Reverend Martin Reynolds of the Lesbian and Gay Christian Movement told PinkNews.co.uk: “Of course Christian Voice are going to celebrate this , the basic premise of the GPA advert is true, unfortunately some Christians and other religious groups have and do advocate harm to gay people,.

“Religious fundamentalists represent a real threat to lesbian, gay, bisexual and transgender people, they cannot be ignored.”

The controversial advert which appeared in The Independent supplement

Gay campaigners last week backed the GPA claiming the information is based on facts, Ben Summerskill chief executive of gay charity Stonewall said: “The advert is based on robust evidence, we currently know of a number of cases where the motivation is clearly based on someone’s beliefs from the Bible.
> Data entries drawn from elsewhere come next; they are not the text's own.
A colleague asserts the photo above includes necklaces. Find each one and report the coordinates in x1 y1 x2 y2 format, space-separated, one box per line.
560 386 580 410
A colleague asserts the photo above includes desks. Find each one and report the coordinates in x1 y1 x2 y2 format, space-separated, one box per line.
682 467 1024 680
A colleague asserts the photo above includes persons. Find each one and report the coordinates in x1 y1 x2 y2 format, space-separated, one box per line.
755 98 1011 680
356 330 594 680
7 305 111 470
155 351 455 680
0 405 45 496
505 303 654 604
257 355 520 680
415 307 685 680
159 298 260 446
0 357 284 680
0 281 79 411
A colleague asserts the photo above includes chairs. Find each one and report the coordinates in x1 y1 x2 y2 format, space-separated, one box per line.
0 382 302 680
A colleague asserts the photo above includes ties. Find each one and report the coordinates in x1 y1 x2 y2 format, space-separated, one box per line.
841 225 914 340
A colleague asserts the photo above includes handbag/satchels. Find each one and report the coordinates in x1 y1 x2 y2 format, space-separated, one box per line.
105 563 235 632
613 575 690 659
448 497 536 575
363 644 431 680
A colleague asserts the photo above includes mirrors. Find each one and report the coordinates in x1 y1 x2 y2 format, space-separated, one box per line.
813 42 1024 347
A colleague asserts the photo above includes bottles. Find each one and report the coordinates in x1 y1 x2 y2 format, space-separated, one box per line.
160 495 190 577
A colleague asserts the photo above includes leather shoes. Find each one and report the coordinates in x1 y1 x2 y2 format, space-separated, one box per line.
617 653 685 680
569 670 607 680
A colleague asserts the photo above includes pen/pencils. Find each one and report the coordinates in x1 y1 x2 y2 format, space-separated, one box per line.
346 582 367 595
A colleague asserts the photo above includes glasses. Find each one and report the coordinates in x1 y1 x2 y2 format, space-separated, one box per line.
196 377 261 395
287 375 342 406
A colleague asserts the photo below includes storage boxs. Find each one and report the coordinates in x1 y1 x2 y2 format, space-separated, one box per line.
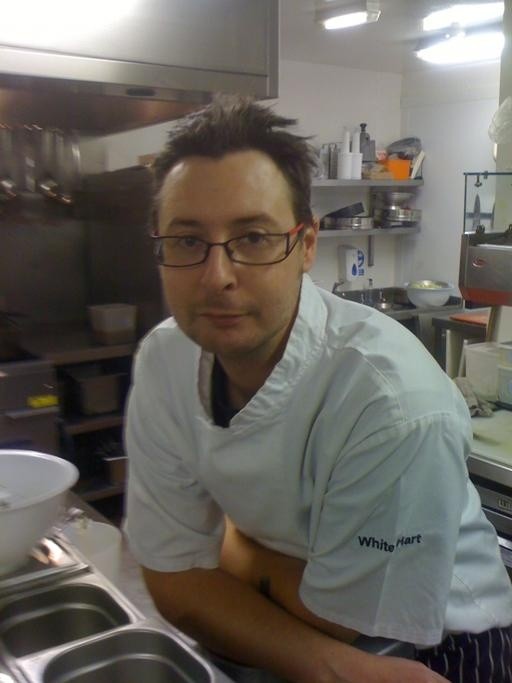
77 372 127 415
102 456 128 485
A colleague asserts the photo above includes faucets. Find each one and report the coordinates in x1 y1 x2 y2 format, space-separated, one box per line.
368 279 374 307
331 281 347 298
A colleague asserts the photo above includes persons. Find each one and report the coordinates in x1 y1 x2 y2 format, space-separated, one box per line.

“I would rather Scotland Yard spent more time investigating homophobic incidents, The GPA wouldn’t be saying these things if they weren’t valid.”
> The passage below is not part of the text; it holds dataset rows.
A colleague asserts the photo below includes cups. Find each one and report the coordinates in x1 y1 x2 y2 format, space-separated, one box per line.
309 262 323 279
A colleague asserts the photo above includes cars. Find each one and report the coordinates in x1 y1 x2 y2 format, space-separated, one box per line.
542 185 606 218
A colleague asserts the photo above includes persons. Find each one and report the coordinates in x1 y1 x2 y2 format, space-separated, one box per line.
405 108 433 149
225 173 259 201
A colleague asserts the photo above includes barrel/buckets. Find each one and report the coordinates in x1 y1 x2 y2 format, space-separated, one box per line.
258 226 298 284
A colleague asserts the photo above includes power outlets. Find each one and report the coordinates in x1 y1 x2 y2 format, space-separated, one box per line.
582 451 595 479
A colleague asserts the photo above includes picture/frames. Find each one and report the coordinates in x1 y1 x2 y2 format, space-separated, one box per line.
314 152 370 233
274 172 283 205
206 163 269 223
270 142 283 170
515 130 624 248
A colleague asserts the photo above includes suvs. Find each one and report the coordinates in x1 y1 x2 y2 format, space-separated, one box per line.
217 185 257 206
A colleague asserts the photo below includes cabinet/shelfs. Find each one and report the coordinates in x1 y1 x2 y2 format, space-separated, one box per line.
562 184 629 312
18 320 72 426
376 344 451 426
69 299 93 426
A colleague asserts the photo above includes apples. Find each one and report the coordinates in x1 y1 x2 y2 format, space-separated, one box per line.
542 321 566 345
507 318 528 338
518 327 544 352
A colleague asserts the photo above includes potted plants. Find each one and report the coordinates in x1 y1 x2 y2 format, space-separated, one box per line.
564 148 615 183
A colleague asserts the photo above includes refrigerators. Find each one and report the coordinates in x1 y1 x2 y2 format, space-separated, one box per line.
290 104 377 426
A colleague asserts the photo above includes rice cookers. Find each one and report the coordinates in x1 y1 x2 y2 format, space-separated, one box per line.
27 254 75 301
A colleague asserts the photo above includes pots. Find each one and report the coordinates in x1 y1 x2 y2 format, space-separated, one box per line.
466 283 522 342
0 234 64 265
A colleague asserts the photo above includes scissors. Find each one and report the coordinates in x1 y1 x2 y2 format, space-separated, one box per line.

Peter Tatchell of gay rights group Outrage said: “The advert was simply reporting the facts, it cannot be a crime to expose the truth about hate motivated attacks on gay people.
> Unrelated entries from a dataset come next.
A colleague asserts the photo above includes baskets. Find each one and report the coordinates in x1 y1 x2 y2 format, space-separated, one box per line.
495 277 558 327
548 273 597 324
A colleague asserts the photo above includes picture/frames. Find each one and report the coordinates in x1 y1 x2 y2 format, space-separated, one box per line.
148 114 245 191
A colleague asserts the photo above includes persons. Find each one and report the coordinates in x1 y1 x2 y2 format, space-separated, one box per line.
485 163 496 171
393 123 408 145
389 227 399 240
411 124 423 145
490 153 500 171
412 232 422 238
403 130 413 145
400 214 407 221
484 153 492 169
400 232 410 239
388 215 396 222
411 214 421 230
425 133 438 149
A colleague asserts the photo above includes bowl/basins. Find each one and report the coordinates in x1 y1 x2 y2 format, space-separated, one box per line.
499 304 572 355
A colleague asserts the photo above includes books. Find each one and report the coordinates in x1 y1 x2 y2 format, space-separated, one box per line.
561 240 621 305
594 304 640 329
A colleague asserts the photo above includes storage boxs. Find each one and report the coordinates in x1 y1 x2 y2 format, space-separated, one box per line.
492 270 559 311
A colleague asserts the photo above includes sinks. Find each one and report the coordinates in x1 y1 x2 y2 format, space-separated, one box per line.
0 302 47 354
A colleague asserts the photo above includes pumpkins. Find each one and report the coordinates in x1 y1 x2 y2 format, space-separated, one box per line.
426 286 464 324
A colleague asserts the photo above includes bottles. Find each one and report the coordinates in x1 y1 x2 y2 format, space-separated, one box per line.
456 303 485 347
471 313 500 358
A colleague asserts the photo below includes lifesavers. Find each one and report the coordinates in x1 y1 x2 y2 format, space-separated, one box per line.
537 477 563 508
The Gay and Lesbian Humanist Association’s secretary George Broadhead wrote a letter to the GPA backing their stance, he said: “It is outrageous that Christians should suggest that complaints about their homophobia amount to an attack on their ‘religious freedom’. It increasingly appears that ‘religious freedom’ amounts to a freedom to attack and insult gay people.

“The Government’s granting of exemptions from equality legislation to allow religious groups to go on discriminating against gay people is an example of this. Under the new Goods and Services Discrimination Regulations which come into effect in October, it will be illegal to discriminate against gay people in the provision of goods and services from that date, but religious groups are pressing for exemptions that would allow them, uniquely, to continue to do so. How religious people can claim that their faith is not homophobic is incomprehensible.”

The letter urges the GPA to “stick to their guns” and not back down on its claims under pressure from religionists.

A GPA spokesperson told The BBC they are unable to comment until the investigation is completed.

It is illegal to incite religious hatred under the Racial and Religious Hatred Bill, however despite campaigning, incitement to homophobic attacks is not a crime.